DESDE FINALES del siglo XX, el relato nacional-nacionalista en la historia de Cataluña –inculcado desde la escuela y las instituciones autonómicas, así como repetido una y mil veces en la televisión y medios de comunicación públicos o bien subvencionados– carece, con escasísimas, aisladas y vilipendiadas excepciones, de alternativa. Un par de libros, una revista y un congreso ejemplifican adecuadamente su pervivencia y su fuerza: Història de Catalunya (2007), de Jaume Sobrequés; La formació d’una identitat. Una història de Catalunya (2014), del recientemente fallecido Josep Fontana; la revista de divulgación Sàpiens, controlada por algunos de los ideólogos del proceso independentista; y, finalmente, el tristemente célebre coloquio Espanya contra Catalunya: una mirada històrica (1714-2014), de 2013, patrocinado por la Generalidad, organizado por Sobrequés e inaugurado con una conferencia de Fontana.

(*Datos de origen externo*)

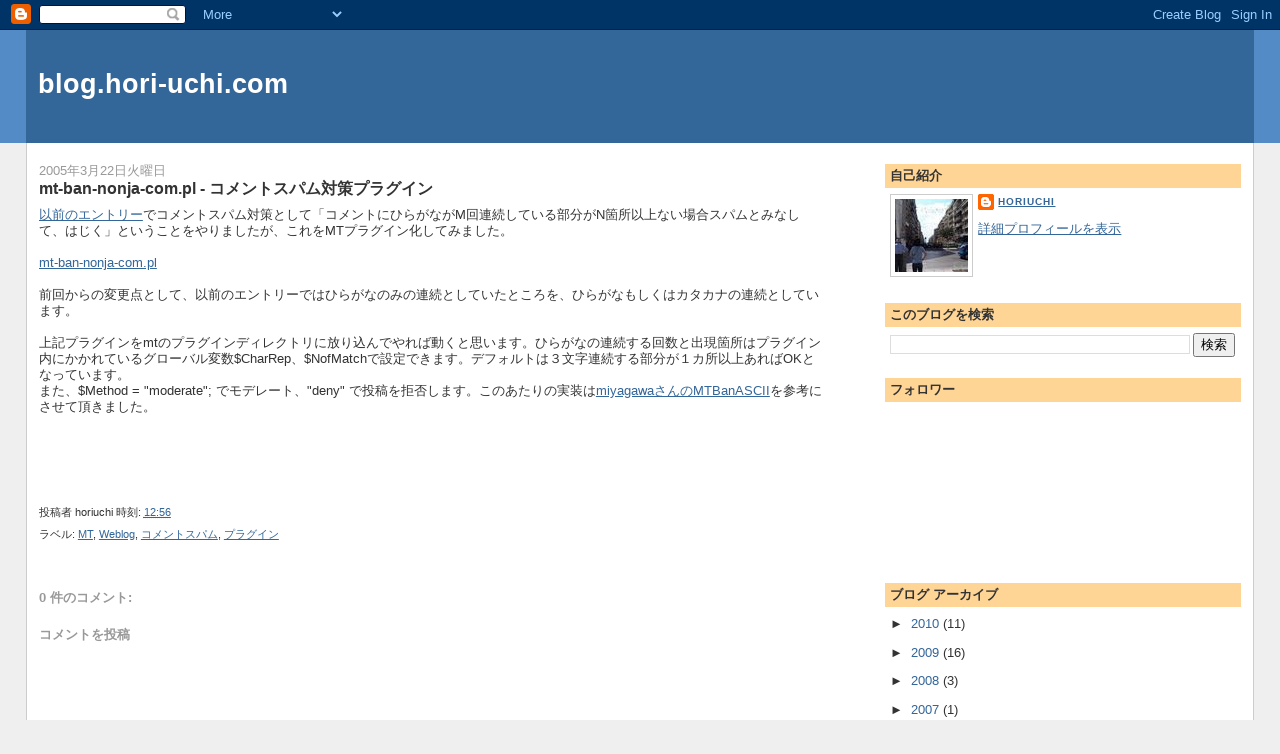

--- FILE ---
content_type: text/html; charset=utf-8
request_url: https://www.google.com/recaptcha/api2/aframe
body_size: 267
content:
<!DOCTYPE HTML><html><head><meta http-equiv="content-type" content="text/html; charset=UTF-8"></head><body><script nonce="VaZs7_HyUZSK3vzvCtu-Ng">/** Anti-fraud and anti-abuse applications only. See google.com/recaptcha */ try{var clients={'sodar':'https://pagead2.googlesyndication.com/pagead/sodar?'};window.addEventListener("message",function(a){try{if(a.source===window.parent){var b=JSON.parse(a.data);var c=clients[b['id']];if(c){var d=document.createElement('img');d.src=c+b['params']+'&rc='+(localStorage.getItem("rc::a")?sessionStorage.getItem("rc::b"):"");window.document.body.appendChild(d);sessionStorage.setItem("rc::e",parseInt(sessionStorage.getItem("rc::e")||0)+1);localStorage.setItem("rc::h",'1766061335075');}}}catch(b){}});window.parent.postMessage("_grecaptcha_ready", "*");}catch(b){}</script></body></html>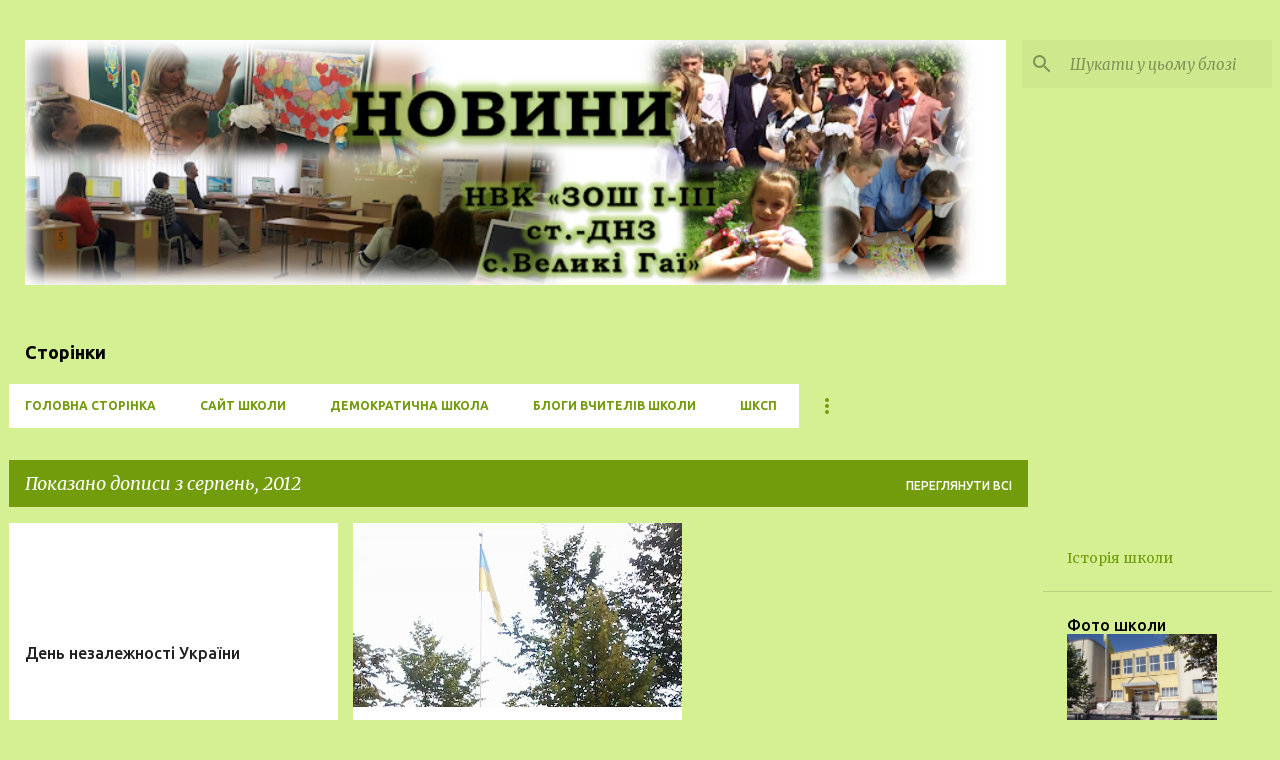

--- FILE ---
content_type: text/html; charset=UTF-8
request_url: https://vhzosh.blogspot.com/b/stats?style=BLACK_TRANSPARENT&timeRange=ALL_TIME&token=APq4FmA26DpFmVlZtj9nkidwblWXzFx3CckdZKKXmCaIZMYgQCUOzpsCGmTzT3mm7_GEWLAJxey8I0Irz4VP522H2AT0lXmbRQ
body_size: -24
content:
{"total":87392,"sparklineOptions":{"backgroundColor":{"fillOpacity":0.1,"fill":"#000000"},"series":[{"areaOpacity":0.3,"color":"#202020"}]},"sparklineData":[[0,10],[1,8],[2,2],[3,0],[4,18],[5,23],[6,7],[7,3],[8,3],[9,25],[10,0],[11,92],[12,22],[13,37],[14,50],[15,3],[16,3],[17,12],[18,10],[19,20],[20,20],[21,12],[22,2],[23,20],[24,13],[25,8],[26,7],[27,5],[28,2],[29,3]],"nextTickMs":3600000}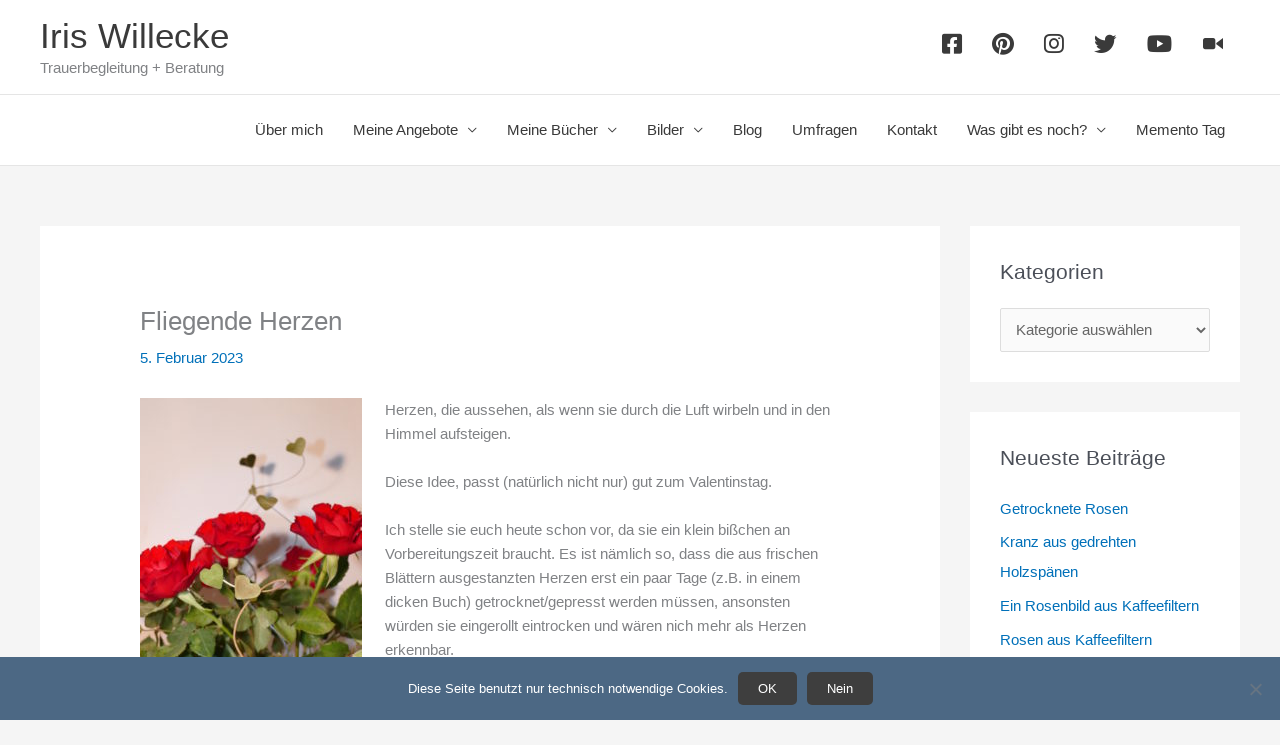

--- FILE ---
content_type: text/css
request_url: https://iris-willecke.de/wp-content/themes/iris-willecke/style.css?ver=6.6.4
body_size: 47
content:
/*
 Theme Name:   Iris Willecke
 Description:  Astra Child Theme
 Author:       Bunter Vogel GmbH & Co. KG
 Author URI:   https://buntervogel.com
 Template:     astra
 Version:      1.0
 Text Domain:  astra-child
*/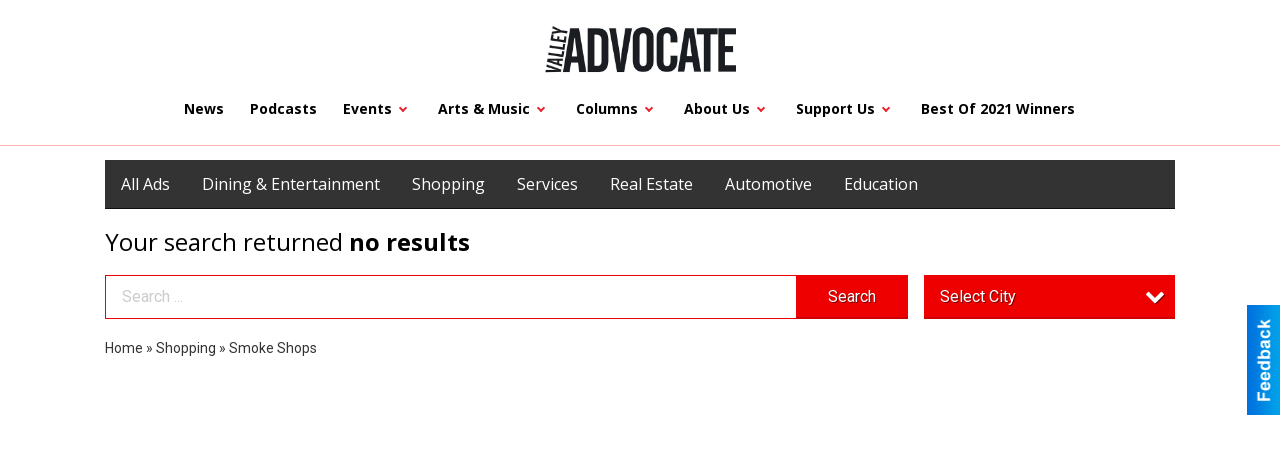

--- FILE ---
content_type: text/css
request_url: https://local.valleyadvocate.com/css/themes/web/custom.css?v=4.1.0.0
body_size: 1711
content:
/* *********************************************
 * Should only be used to customize branches,
 * and left empty in the master breanch.
 * NOTE: This file loads last, it will override 
 *       all other styles and views.
 * ********************************************* */
/* Less Constants */
/* Screen Sizes
 * -- Ajustar estas medidas para igualar los brincos del
 * -- diseño responsivo del sitio del cliente.
 * ------------------------------------------------------ */
/* Content Sizes 
 * -- Son los anchos del cuerpo del sitio para cada uno
 * -- de los brincos de arriba, se recomienda 30px menos.
 * ------------------------------------------------------ */
/* Pantallas de @lg ----- */
/* Pantallas de @md a @lg */
/* Pantallas de @sm a @md */
/* Pantallas de @xs a @sm */
/* Pantallas de ----- @xs */
/* Menu Size 
 * -- Ancho de los submenus dependiendo de cuantas columnas
 * -- necesiten (1-3) y del menu para moviles.
 * ------------------------------------------------------ */
/* Font Size 
 * -- Tamaño por defecto de la fuente, la mayoria de los 
 * -- espacios en el sitio se calculan con este valor.
 * ------------------------------------------------------ */
/* Font Families
 * -- Los CSS de las fuentes debe inclirse en el archivo
 * -- config.php o en custom.less
 * ------------------------------------------------------ */
/* Colors 
 * -- La mayoria de los colores se pueden cambiar en
 * -- config.php, el resto deben cambar en custom.less
 * ------------------------------------------------------ */
/* Slide & SubMenu BG */
/* Slide & SubMenu Hover */
/* Slide & Submenu Lines */
/* Shadows */
/* Ads Sizes */
/* View Space */
/* Place Holder Color */
/* end */
/* Extra Large Devices (default) ---------------------------------------- */
#sContent {
  padding-top: 15px;
}
#sMenu .bgdiv {
  border-bottom: 1px solid #0f0f0f;
}
#sHeader > .content {
  max-width: none;
}
#new_client_header {
  -webkit-box-shadow: 0 1px 0 rgba(255, 0, 0, 0.29);
  -moz-box-shadow: 0 1px 0 rgba(255, 0, 0, 0.29);
  box-shadow: 0 1px 0 rgba(255, 0, 0, 0.29);
  margin-bottom: 15px;
  position: relative;
  z-index: 100000;
}
#new_client_header .logo_container {
  max-width: 1080px;
  margin: 0 auto;
  text-align: center;
  padding: 26px 10px;
}
#new_client_header .logo_container img {
  height: 48px;
}
#new_client_header .client_menu {
  text-align: center;
  font-family: 'Open Sans', Helvetica, Arial, Lucida, sans-serif;
}
#new_client_header .client_menu ul {
  margin: 0;
  padding: 0;
  list-style: none;
}
#new_client_header .client_menu ul li {
  display: inline-block;
  vertical-align: top;
  text-align: left;
  position: relative;
  font-size: 14px;
  padding-right: 22px;
  font-weight: 600;
}
#new_client_header .client_menu ul li a {
  display: block;
  color: #000;
  text-decoration: none;
  padding-bottom: 28px;
}
#new_client_header .client_menu ul li a:hover {
  opacity: 0.7;
}
#new_client_header .client_menu ul li.menu-item-has-children > a {
  padding-right: 20px;
}
#new_client_header .client_menu ul li.menu-item-has-children > a:after {
  position: absolute;
  top: 5px;
  right: 28px;
  content: " ";
  border-right: #ea212d 2px solid;
  border-bottom: #ea212d 2px solid;
  display: block;
  height: 4px;
  width: 4px;
  transform: rotate(45deg);
}
#new_client_header .client_menu ul li ul {
  display: none;
  position: absolute;
  background: #fff;
  border-top: #ea212d 3px solid;
  padding: 20px 0;
  top: 100%;
  left: 0;
  -webkit-box-shadow: 0 2px 5px rgba(0, 0, 0, 0.1);
  -moz-box-shadow: 0 2px 5px rgba(0, 0, 0, 0.1);
  box-shadow: 0 2px 5px rgba(0, 0, 0, 0.1);
}
#new_client_header .client_menu ul li ul li {
  padding: 0 20px;
  display: block;
}
#new_client_header .client_menu ul li ul li a {
  display: block;
  padding: 6px 20px;
  white-space: nowrap;
  line-height: 28px;
}
#new_client_header .client_menu ul li ul li.menu-item-has-children > a:after {
  top: 11px;
}
#new_client_header .client_menu ul li ul li ul {
  top: -15px;
  left: 100%;
}
#new_client_header .client_menu ul li:hover > ul {
  display: block;
}
#label_opener,
#menu_opener {
  display: none;
}
/* Large Devices -------------------------------------------------------- */
@media only screen and (max-width: 1280px) {
  #top-menu {
    font-size: 14px;
  }
}
/* Medium Devices ------------------------------------------------------- */
@media only screen and (max-width: 1100px) {
  .hide_md {
    display: none !important;
  }
}
/* Small Devices -------------------------------------------------------- */
@media only screen and (max-width: 920px) {
  .hide_sm {
    display: none !important;
  }
}
/* Extra Small Devices -------------------------------------------------- */
@media only screen and (max-width: 740px) {
  #new_client_header {
    margin: 0;
    padding-bottom: 20px;
  }
  #new_client_header #top-menu-nav {
    position: relative;
  }
  #new_client_header #label_opener {
    display: block;
    padding: 5px 10px;
    -webkit-border-radius: 5px;
    -moz-border-radius: 5px;
    border-radius: 5px;
    background-color: rgba(0, 0, 0, 0.05);
    text-align: left;
    width: 300px;
    margin: 0 auto;
    font-weight: 600;
  }
  #new_client_header #menu_opener + ul {
    display: none;
  }
  #new_client_header #menu_opener:checked + ul#top-menu {
    margin: 20px 0 0 -150px;
    display: block;
    position: absolute;
    background: #fff;
    padding: 0;
    -webkit-box-shadow: 0 2px 5px rgba(0, 0, 0, 0.1);
    -moz-box-shadow: 0 2px 5px rgba(0, 0, 0, 0.1);
    box-shadow: 0 2px 5px rgba(0, 0, 0, 0.1);
    top: 100%;
    left: 50%;
    width: 300px;
    border-top: #ea212d 3px solid;
  }
  #new_client_header #menu_opener:checked + ul#top-menu li {
    display: block;
    padding: 0;
  }
  #new_client_header #menu_opener:checked + ul#top-menu li a {
    padding: 6px 20px;
    line-height: 32px;
  }
  #new_client_header #menu_opener:checked + ul#top-menu li a:after {
    display: none !important;
  }
  #new_client_header #menu_opener:checked + ul#top-menu li ul {
    padding: 0;
    top: auto;
    left: auto;
    display: block;
    position: relative;
    border: none !important;
    box-shadow: none !important;
  }
  #new_client_header #menu_opener:checked + ul#top-menu li.menu-item-has-children > a {
    font-weight: bold;
    background: rgba(0, 0, 0, 0.03);
  }
}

La incapacidad para distinguir entre hacer historia y construir patria ha sumido, en la actualidad, a buena parte de la historiografía catalana en un pernicioso e improductivo ensimismamiento. Mientras que la militancia, la connivencia o el silencio ante el nacionalismo erosionaron profundamente la profesión durante años, el proceso independentista ha acabado situando, en el siglo XXI, a los historiadores catalanes al borde del abismo. La mezcla de nacionalismo e historia resulta, en fin de cuentas, aquí y siempre, nefasta.

Jordi Canal es historiador y profesor en la EHESS (París). Su último libro publicado es Con permiso de Kafka. El proceso independentista en Cataluña (2018).